Она выдвинула витринный ящик и положила на ладонь изящные часики на стальном браслете.
– Вот, например. Мне бы такой подарок очень понравился.
Астафьев задумчиво скривил физиономию.
– Да? Как тебе? Судя по всему, настоящее довоенное качество. На чистом коровьем масле.
– Не знаю, – сказал Плетнев. – Ну, часики… Сколько они?
– Да вообще ерунда. Двадцать три рубля, что ли…
– Да, двадцать три, – подтвердила продавщица. – Или вот такие. “Полет”.
Должно быть, она уловила пренебрежение, прозвучавшее в голосе Сергея по отношению к мизерной, на его взгляд, сумме в двадцать три рубля. Поэтому следующие часы оказались золотыми. И браслет – тоже золотым. Они сияли. От них трудно было отвести взгляд.

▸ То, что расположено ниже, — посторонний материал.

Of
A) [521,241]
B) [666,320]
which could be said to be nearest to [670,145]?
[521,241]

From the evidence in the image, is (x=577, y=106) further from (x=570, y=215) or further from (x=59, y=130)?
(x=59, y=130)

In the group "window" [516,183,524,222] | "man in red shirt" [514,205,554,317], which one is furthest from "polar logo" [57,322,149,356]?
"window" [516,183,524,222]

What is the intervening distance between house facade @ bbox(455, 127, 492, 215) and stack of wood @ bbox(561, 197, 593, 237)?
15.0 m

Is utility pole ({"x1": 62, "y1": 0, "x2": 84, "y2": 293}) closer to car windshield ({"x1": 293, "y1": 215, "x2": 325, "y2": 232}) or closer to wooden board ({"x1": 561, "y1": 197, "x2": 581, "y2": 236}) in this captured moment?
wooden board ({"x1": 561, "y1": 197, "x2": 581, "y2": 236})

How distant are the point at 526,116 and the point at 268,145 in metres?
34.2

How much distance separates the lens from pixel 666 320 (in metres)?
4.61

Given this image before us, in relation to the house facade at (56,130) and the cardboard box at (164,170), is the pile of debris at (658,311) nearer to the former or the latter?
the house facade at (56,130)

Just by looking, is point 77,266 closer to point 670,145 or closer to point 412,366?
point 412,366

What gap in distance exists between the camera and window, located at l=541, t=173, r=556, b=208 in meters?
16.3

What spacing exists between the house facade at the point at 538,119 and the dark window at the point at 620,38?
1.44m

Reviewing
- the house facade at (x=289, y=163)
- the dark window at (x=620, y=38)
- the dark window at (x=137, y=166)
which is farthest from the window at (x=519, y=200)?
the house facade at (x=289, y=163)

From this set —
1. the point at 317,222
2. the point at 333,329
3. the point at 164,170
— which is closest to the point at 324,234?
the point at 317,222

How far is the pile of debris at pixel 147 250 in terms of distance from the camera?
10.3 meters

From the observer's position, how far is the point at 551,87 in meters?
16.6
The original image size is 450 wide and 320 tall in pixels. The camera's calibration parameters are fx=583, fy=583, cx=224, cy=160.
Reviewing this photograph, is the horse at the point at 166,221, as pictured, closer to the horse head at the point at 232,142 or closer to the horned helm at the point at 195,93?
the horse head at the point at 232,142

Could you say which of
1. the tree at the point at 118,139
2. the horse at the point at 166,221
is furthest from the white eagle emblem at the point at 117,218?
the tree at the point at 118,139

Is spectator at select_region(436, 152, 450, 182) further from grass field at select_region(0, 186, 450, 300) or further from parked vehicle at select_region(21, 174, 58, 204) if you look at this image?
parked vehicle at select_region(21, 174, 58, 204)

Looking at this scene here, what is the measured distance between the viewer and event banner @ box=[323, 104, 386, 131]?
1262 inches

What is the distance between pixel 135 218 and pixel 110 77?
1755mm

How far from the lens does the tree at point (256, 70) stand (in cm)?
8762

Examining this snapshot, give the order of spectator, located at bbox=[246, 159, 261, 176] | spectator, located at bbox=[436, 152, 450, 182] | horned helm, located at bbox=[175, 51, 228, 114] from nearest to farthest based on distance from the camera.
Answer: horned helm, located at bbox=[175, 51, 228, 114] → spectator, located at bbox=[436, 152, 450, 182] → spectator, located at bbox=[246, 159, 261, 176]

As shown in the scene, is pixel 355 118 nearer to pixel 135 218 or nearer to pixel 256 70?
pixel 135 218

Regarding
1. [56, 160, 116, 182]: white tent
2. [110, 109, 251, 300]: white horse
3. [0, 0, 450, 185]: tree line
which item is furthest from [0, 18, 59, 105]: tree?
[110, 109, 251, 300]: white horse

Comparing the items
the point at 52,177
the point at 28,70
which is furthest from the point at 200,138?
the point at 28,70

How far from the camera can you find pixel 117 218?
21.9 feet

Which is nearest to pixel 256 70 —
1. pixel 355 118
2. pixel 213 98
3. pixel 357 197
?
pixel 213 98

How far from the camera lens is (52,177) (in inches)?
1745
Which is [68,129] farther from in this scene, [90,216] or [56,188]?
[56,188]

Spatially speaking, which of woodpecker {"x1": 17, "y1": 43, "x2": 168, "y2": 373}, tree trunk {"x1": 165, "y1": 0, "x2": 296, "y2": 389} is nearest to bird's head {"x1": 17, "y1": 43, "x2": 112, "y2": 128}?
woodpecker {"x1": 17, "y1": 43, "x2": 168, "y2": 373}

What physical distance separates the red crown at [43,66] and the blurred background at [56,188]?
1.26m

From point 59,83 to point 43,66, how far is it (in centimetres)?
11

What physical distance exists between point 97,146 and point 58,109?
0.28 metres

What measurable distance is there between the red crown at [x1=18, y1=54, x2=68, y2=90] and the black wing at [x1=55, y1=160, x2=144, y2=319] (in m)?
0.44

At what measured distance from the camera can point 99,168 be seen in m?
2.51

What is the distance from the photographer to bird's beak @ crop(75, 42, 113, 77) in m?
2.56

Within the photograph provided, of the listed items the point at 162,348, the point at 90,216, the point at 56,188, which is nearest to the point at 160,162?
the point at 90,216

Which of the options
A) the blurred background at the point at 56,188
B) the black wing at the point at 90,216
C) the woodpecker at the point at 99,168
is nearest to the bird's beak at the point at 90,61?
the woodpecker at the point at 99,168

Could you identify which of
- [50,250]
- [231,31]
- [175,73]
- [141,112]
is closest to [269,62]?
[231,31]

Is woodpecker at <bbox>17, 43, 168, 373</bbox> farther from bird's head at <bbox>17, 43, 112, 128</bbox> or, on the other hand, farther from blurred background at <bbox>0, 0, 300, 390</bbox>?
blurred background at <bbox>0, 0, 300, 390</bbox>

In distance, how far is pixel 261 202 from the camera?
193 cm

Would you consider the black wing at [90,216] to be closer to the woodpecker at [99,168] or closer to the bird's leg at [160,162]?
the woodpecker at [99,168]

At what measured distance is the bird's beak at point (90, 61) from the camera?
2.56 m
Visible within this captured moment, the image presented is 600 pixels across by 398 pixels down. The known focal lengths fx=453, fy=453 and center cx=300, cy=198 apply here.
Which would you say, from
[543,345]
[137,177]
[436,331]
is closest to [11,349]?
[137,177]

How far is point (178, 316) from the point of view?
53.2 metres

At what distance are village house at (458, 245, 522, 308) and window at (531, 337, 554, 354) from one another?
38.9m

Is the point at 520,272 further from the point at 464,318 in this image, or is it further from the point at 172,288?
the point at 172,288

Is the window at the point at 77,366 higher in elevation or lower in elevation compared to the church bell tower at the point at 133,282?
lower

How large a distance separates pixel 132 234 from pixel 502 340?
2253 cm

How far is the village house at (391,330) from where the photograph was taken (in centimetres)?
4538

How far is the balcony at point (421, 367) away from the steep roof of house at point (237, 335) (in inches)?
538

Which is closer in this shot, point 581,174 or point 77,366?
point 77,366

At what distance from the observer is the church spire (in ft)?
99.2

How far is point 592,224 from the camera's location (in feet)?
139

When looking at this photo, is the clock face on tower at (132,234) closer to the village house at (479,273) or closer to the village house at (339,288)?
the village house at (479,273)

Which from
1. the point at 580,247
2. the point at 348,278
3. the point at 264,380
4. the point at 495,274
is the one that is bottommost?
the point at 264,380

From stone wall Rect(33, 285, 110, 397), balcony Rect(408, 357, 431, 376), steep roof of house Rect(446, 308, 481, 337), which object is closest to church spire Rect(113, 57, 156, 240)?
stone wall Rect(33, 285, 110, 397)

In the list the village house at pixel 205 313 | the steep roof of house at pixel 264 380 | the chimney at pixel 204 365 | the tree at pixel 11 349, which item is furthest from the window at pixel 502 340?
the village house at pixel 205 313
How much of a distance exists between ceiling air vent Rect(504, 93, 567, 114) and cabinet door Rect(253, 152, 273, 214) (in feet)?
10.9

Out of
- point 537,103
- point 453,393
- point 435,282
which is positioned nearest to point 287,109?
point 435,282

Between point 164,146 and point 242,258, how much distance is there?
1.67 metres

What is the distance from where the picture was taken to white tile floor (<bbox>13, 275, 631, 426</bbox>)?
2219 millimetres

– На четырнадцати камнях. Водонепроницаемые!
Плетнев осторожно взял.
– Золото пятьсот восемьдесят третьей пробы! – с гордостью сказала продавщица.
Ему ничего не оставалось, кроме как понимающе
– А что, симпатичные, – одобрил Астафьев, перевернул картонную бирку и присвистнул: – Ого! Это для серьезных людей, Саня! Четыреста целковых!
Плетнев содрогнулся. К счастью, подобных трат он не предполагал, поэтому и денег столько с собой не…
– У меня полторы сотни в загашнике, – утешил Астафьев, будто прочитав мысли. – С получки отдашь.
– Если будете брать, у нас и браслет можно отрегулировать, – безжалостно добивала продавщица. – У нее какая рука?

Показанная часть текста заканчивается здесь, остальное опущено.